/nopomatch

Non-parametric matching for decomposition of a binary treatment as described in Nopo, Hugo. "Matching as a Tool to Decompose Wage Gaps." The Review of Economics and Statistics 90. 2 (2008): 290-299

Primary LanguageStataMIT LicenseMIT

nopomatch

This repository contains the command nopomatch for Stata, which estimates the decomposition of a binary treatment using non-parametric matching as described in Nopo (2008). This methodology has often been used to decompose wage gaps and other gaps in outcomes for a binary treatment. In other words, this algorithm is useful to decompose the difference in means between two groups (treated v. control) controlling for covariates, restricting comparisions to the common support. This is what the original paper refers to as the unexplained gap, $\Delta_0$.

The program also decomposes the gap in the explanied component ( $\Delta_X$ ), and the components attributable to differences outside of the common support for treatment and control groups ( $\Delta_F$ and $\Delta_M$).

I worked with this methodology many years ago and made an extension of the offical do-file to allow the user decomposing the difference in means for binary outcomes as well, which the official do-file couldn't do properly. Useful information about this kind of decomposition methods can be found in Fortin et al. (2011), Kline (2011) and Sloczynski (2014).

To install the package and update it the following command can be used in Stata:

net install nopomatch, from (https://raw.githubusercontent.com/cfbalcazar/nopomatch/main/nopomatch/) replace force all

A relevant byproduct of nopomatch is the variable _match, which is produced after running the program on a dataset. This variable containes the non-parametric reweighting of the observations in the common support; i.e., a new set of weights. These weights can be used to perform doubly-robust estimation using the standard regression commants (reg, xtreg, reghdfe, ivreg2, etc.), specifying the matching weights as the weights for the regressions (e.g., including [aw=_match] in the regression command).
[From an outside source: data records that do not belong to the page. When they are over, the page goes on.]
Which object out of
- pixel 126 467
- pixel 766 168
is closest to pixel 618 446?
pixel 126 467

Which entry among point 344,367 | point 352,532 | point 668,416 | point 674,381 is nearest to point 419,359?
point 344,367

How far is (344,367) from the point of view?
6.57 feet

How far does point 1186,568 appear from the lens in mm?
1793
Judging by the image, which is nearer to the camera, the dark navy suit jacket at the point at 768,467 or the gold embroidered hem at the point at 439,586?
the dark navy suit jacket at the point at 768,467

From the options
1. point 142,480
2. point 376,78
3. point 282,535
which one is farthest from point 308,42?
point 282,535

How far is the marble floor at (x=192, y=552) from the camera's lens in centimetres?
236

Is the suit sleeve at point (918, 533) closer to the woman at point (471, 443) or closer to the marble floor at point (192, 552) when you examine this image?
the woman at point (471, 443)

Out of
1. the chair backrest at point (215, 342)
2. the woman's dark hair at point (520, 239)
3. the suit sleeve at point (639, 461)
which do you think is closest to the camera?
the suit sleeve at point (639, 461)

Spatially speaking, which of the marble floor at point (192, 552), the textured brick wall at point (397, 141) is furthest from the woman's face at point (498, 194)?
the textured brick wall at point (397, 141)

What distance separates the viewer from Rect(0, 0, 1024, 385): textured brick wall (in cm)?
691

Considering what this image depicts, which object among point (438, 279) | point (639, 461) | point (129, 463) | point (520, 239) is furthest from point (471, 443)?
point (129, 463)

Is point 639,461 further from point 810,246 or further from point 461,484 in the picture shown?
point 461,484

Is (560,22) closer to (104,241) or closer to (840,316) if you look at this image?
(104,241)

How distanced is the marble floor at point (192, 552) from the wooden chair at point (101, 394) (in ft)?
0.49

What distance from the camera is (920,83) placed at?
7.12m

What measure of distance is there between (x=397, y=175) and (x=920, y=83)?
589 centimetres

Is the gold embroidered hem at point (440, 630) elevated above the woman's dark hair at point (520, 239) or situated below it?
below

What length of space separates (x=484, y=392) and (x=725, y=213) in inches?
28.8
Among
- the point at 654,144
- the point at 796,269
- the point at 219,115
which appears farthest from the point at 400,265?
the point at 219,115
Since this is a non-parametric technique, keep in mind that it is subject to the curse of dimensionality; i.e., the size of the common support falls with the number of controls included. It may also be sensitive to the identity of the treatment/control group: if observations in A (B) are designated as the treatment (control) group, the decomposition may give different results in comparison to the results obtained if the observations in B (A) are designated as the treatment (control) group; this occurs as a result of the reweighting.